Text section =>
────────────────────────────────────────

Tuesday, May 30, 2017

Bringing Aleria home

Aleria at the new marina pontoon

Aleria ready to go for a swim
What has become our new annual migration between Westport and Killybegs in the West of Ireland took place in the north to south direction last week. 

We launched Aleria on the high spring tide in Donegal on Wednesday evening. Having had a new shaft and prop fitted, our first dilemma was that the PSS gland was leaking too much. Back up in the sling and mechanics aboard to burp and tighten the seal. Back down again and ready out. Alex pushed the throttle and nothing happened! Back up again. Broken throttle cable. The mechanic suggested we drop in and motor slowly with him aboard to the new marina. We inch our way over in brilliant sunshine and total calm. At least there was something to be grateful for. The T end of the new pontoon is reserved for visiting yachts (€2/m/day). It had 24 feet of water at half tide. Phew!

The next morning he came back with a new throttle cable. He scraped the corrosion out of the throttle housing (salt + aluminium = corrosion), connected up the new cable and voila, we were in business. We tested the throttle and new MaxProp like mad in the harbour and learned that the new prop doesn't have prop walk. Oh no, how will we maneuver in harbours? We relied on prop walk (vs bow thruster) to get us out of tight corners. We even wrote an article about it. The MaxProp manual even says that the new props do not cause prop walk.

The new small craft harbour
We headed out across Donegal Bay in flat calm, delayed by at least 5 hours. It's 55 miles across to Broadhaven Bay but it's light out until almost 10 pm these days. It turned out to be a record setting day for temp - 25.5C degrees at Malin Head we heard on the radio. Dolphins, about 30 short beaked common dolphins came over to play, jumping high in the air and bow riding. Always a joy. Gannets were diving for fish from on high. Otherwise pretty standard, except it was sunny as hell. That's not usually standard along the wild Atlantic coast of Ireland.

Killybegs in sunshine
We motored for about 8 hours. Our new prop is about 25% more efficient than our old one so we made good time without pushing the engine too hard. We dropped anchor in Broadhaven Bay at about 9 pm thoroughly exhausted. We had a nice calm evening aboard, with lamburgers and wine. Ah, sleep came easily in the gently rocking cradle. Cruising again at last.

────────────────────────────────────────

Excerpted records =>
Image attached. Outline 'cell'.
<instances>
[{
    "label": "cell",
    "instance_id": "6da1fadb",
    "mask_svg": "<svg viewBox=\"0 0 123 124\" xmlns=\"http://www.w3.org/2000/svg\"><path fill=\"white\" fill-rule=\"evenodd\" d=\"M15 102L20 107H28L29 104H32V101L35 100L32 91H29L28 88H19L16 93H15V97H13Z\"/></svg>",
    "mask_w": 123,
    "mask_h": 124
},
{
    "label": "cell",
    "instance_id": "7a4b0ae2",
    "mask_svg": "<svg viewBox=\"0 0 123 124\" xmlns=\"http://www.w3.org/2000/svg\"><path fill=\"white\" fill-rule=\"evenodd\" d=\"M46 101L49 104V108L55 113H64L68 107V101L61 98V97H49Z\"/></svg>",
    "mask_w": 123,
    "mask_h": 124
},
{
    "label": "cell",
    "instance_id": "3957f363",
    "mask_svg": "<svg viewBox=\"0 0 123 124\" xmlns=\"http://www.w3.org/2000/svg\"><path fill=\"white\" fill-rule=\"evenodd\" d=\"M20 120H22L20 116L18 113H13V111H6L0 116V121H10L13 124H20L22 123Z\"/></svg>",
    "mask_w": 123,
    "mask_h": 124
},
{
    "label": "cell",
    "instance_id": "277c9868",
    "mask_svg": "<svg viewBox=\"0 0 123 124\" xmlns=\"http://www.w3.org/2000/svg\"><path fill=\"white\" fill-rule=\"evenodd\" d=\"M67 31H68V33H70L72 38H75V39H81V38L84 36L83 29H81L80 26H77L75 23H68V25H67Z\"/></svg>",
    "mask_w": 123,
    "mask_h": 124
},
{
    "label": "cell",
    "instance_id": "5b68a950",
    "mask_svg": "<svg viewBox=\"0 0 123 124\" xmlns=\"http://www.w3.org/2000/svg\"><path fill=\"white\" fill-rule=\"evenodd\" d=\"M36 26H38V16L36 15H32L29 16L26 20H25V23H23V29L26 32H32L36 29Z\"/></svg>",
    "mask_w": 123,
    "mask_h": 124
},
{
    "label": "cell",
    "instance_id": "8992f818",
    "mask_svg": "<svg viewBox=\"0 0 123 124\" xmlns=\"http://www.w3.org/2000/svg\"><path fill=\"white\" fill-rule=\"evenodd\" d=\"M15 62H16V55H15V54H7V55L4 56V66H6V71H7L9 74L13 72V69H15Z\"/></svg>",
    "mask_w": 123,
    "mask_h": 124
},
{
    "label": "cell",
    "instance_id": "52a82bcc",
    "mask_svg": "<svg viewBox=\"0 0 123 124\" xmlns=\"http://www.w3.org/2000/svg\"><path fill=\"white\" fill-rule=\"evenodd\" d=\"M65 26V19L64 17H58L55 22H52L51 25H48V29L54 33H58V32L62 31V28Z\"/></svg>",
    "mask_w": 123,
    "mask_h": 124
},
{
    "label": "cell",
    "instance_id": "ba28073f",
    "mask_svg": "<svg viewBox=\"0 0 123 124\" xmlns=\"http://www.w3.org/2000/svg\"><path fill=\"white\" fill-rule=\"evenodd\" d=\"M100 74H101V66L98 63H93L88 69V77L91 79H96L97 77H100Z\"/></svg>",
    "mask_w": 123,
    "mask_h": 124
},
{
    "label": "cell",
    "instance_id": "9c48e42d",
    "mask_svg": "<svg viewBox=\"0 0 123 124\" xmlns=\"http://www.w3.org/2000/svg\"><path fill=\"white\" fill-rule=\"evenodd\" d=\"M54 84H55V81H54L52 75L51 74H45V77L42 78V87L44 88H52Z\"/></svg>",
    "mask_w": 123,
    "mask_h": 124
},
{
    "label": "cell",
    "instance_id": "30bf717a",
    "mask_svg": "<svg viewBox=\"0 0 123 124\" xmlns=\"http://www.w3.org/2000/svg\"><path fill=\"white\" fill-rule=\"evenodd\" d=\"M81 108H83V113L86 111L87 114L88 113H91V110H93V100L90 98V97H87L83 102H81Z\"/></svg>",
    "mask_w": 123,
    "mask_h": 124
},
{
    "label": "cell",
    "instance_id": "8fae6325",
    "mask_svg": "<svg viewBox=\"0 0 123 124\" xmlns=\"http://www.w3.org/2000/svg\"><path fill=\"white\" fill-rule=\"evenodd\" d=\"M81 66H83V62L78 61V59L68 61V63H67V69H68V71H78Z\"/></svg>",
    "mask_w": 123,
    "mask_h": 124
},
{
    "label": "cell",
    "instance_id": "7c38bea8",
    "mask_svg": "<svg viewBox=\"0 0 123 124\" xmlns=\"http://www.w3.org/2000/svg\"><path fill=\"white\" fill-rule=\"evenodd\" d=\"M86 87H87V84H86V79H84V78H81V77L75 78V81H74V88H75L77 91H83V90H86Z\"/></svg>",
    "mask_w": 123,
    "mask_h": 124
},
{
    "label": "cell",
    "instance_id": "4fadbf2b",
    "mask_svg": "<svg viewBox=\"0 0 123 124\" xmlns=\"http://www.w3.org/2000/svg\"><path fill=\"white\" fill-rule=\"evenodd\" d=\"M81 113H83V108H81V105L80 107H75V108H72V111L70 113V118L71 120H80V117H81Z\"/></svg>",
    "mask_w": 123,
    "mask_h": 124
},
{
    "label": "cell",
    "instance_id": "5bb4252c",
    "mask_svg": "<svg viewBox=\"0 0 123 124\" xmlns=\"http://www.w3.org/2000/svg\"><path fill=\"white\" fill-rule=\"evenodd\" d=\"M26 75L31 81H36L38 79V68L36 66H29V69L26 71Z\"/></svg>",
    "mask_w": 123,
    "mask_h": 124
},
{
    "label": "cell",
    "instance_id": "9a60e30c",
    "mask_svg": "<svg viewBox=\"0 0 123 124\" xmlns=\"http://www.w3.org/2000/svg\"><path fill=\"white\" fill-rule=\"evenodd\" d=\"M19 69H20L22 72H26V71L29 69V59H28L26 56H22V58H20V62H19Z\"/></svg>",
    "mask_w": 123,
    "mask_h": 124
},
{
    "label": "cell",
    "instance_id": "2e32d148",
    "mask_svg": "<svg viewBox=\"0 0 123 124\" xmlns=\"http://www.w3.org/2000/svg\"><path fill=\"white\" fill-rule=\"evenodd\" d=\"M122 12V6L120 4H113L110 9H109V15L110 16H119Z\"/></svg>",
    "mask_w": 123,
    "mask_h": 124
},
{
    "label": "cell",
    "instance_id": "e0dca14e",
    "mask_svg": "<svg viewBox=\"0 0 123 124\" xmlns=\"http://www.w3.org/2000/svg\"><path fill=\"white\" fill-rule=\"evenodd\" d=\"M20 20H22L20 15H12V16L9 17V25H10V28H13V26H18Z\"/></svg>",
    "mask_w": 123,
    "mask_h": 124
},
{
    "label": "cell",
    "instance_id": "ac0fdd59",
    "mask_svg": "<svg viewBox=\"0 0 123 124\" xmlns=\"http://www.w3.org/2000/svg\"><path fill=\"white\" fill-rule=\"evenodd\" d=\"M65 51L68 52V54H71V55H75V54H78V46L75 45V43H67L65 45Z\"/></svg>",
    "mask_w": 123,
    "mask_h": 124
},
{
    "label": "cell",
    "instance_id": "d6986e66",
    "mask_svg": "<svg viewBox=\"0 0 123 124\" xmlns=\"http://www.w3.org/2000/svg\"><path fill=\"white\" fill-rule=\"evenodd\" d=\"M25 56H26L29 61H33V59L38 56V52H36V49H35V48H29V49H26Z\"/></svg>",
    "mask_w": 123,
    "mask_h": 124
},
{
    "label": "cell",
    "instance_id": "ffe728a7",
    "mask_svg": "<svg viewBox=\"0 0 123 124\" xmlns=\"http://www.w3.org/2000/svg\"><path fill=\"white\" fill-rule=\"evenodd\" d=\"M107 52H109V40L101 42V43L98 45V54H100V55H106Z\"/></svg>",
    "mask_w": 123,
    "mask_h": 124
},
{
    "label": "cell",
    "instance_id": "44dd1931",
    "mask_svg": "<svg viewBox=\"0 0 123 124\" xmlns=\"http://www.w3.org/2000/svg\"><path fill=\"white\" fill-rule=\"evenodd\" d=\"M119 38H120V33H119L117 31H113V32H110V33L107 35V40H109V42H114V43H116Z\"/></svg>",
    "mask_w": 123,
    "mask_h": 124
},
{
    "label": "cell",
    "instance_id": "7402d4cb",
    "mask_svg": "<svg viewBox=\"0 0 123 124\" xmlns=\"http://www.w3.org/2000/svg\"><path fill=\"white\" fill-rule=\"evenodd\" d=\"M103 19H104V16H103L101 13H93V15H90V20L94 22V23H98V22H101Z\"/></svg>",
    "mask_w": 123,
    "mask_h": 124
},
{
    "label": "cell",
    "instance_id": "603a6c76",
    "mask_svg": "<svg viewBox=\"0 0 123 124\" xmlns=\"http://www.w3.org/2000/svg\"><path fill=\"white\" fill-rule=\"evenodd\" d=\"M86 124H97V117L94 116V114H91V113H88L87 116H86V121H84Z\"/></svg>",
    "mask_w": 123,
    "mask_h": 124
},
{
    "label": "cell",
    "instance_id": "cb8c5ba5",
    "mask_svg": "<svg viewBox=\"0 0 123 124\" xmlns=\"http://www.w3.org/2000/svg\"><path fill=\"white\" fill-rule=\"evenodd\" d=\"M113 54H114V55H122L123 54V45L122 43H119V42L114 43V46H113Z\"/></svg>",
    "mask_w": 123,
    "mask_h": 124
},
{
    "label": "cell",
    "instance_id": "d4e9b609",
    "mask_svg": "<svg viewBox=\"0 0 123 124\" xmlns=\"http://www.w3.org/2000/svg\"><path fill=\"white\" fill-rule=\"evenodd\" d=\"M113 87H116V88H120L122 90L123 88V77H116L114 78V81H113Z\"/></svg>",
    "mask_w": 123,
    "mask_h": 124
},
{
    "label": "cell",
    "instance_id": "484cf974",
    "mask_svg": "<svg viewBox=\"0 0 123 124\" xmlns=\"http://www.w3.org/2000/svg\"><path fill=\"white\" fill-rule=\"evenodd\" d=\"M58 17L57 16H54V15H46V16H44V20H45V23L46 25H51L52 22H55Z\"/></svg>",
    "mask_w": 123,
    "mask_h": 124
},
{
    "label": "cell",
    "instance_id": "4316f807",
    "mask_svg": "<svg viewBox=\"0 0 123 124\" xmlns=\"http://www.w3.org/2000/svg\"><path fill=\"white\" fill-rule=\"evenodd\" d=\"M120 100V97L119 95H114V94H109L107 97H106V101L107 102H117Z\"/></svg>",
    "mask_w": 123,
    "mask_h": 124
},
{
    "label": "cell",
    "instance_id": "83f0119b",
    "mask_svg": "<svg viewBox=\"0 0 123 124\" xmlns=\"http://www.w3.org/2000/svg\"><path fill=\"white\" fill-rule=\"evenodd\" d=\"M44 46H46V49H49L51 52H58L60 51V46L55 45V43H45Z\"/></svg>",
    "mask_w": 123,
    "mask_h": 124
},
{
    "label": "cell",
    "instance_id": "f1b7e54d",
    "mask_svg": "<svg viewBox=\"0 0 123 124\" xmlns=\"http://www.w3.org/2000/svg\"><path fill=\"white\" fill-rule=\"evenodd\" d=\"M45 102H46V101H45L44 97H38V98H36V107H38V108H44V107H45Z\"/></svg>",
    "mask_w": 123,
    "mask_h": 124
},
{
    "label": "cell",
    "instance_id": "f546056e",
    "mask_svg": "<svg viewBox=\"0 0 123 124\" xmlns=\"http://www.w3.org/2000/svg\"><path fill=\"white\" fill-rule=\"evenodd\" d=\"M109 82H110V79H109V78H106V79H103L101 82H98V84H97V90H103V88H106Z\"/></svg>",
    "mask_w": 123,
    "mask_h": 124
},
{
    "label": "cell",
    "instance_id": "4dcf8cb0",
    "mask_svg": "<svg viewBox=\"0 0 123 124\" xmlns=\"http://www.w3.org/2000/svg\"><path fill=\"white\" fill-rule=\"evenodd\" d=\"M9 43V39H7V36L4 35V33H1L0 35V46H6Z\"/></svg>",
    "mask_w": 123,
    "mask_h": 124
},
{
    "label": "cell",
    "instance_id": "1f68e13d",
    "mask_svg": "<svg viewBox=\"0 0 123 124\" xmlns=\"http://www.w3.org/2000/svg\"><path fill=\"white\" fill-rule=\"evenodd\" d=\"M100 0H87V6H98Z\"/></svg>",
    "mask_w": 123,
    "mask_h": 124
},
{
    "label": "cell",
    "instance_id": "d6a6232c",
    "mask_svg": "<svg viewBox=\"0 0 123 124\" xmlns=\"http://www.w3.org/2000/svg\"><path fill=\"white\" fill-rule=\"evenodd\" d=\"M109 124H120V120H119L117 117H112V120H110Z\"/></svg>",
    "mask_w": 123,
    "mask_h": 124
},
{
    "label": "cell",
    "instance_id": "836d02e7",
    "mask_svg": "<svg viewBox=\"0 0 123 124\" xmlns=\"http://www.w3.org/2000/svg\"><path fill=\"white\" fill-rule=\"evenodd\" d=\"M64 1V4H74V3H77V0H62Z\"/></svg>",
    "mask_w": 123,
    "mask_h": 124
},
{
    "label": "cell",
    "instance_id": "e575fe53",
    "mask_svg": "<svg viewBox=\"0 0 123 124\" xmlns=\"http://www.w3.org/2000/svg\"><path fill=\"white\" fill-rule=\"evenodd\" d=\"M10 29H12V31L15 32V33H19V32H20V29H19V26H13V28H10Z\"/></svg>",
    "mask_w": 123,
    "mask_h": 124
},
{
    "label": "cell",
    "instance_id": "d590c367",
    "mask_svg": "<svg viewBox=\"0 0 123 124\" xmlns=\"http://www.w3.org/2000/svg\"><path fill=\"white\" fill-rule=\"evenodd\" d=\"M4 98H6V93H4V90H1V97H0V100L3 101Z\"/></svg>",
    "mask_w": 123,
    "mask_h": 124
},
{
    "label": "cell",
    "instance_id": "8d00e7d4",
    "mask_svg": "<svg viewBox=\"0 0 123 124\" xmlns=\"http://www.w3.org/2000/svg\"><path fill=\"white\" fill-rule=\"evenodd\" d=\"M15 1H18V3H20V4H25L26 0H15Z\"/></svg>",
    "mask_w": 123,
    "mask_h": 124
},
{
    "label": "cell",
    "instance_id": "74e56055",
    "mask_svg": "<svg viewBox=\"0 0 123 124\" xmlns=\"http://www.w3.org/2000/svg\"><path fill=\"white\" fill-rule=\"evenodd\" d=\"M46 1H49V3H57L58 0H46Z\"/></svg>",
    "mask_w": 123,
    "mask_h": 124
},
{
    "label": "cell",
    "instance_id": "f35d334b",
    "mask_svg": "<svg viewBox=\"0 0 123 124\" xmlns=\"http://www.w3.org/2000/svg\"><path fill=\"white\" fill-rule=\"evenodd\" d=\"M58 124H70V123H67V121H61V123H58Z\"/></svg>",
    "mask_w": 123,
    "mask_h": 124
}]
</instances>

────────────────────────────────────────

Problems =>
a) Answer these questions from the Aleria post:
(i) What does it cost a visiting yacht to use the T end of the new pontoon?
(ii) What temperature was reported on the radio for Malin Head?
(iii) How much more efficient is the new prop than the old one?
b) Summarize the Aleria post in two sentences.

Exercise answers =>
a)
(i) €2/m/day.
(ii) 25.5C.
(iii) About 25% more efficient.

b) After Aleria was launched in Donegal, a leaking PSS gland had to be tightened and a broken throttle cable was replaced by a mechanic the next morning, and harbor tests showed that the new MaxProp has no prop walk. The crew then motored about 8 hours across Donegal Bay in flat calm and record heat, with common dolphins bow riding alongside, and anchored in Broadhaven Bay at about 9 pm.